I have matched art work untitled by @janisbrandenburg – Janis Brandenburg Lee with this poem. You can view and follow her on Instagram here.

Source poets.org

If you would like to be featured in our Saturday Poetry section, please ensure you include the hashtag #theappwhisperer to any images posted to Instagram. This will mean we will be able to consider it.

To view the others we have published in this section, go here.

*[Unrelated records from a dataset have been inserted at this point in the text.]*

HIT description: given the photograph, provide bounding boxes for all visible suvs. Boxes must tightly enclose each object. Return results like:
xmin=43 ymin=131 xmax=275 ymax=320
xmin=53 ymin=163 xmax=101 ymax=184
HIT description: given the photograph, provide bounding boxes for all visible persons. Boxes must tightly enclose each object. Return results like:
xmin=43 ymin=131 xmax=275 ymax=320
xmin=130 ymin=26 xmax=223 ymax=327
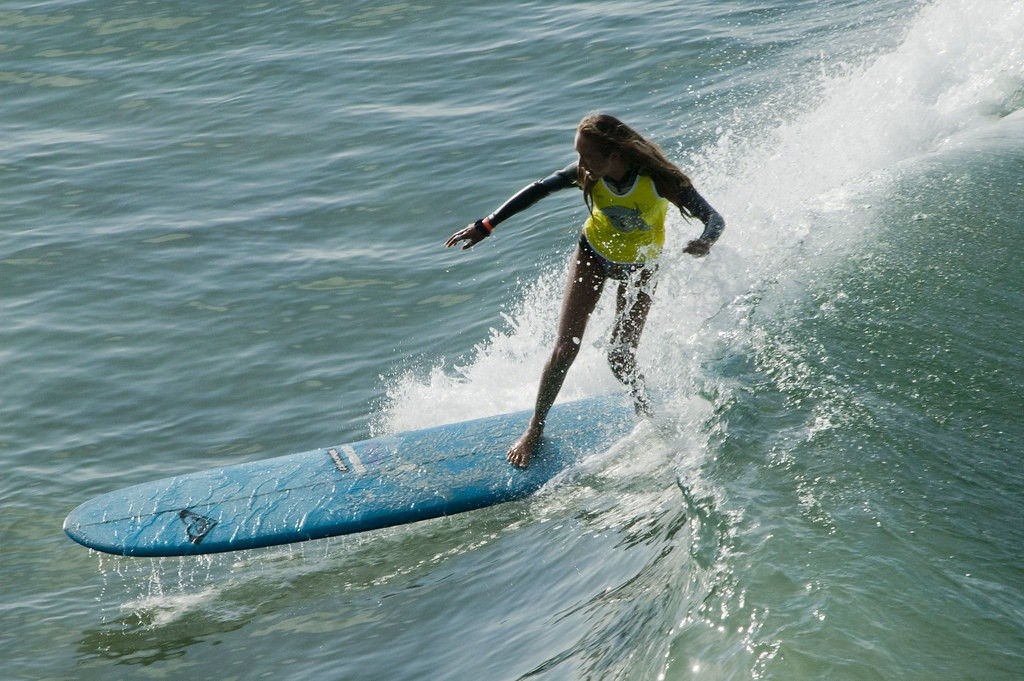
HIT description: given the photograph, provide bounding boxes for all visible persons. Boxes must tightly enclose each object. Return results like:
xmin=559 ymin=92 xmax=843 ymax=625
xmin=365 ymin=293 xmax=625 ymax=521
xmin=444 ymin=114 xmax=726 ymax=471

Her Makeup Face by Garrett Hongo, 1951

 

There were years at her bedroom vanity, daubing on

makeup, fussing with clips and brushes, a clamp

for eyelashes, the phalanx of powder jars and perfume

bottles assembled like the glassy face of a wave standing

over a box of Kleenex. She’d paint on lipstick,

then blot the excess with a fold of pink tissue pressed

between her lips, pulling pins and a net from her hair,

grabbing up her purse and high-heeled shoes,

almost ready to step up the tiered flights of City Hall stairs

and the long day’s work bossing the typists and Clerk IIs.

 

How long was this her life, composed or grudging amidst

the clatter of machines, the pouches and memos

that swelled like a tide of incoming blather each day

she stood at her desk, commanding Stella Sue from Memphis,

Helena from Jalisco, and Kay (short for Keiko) from Boyle Heights?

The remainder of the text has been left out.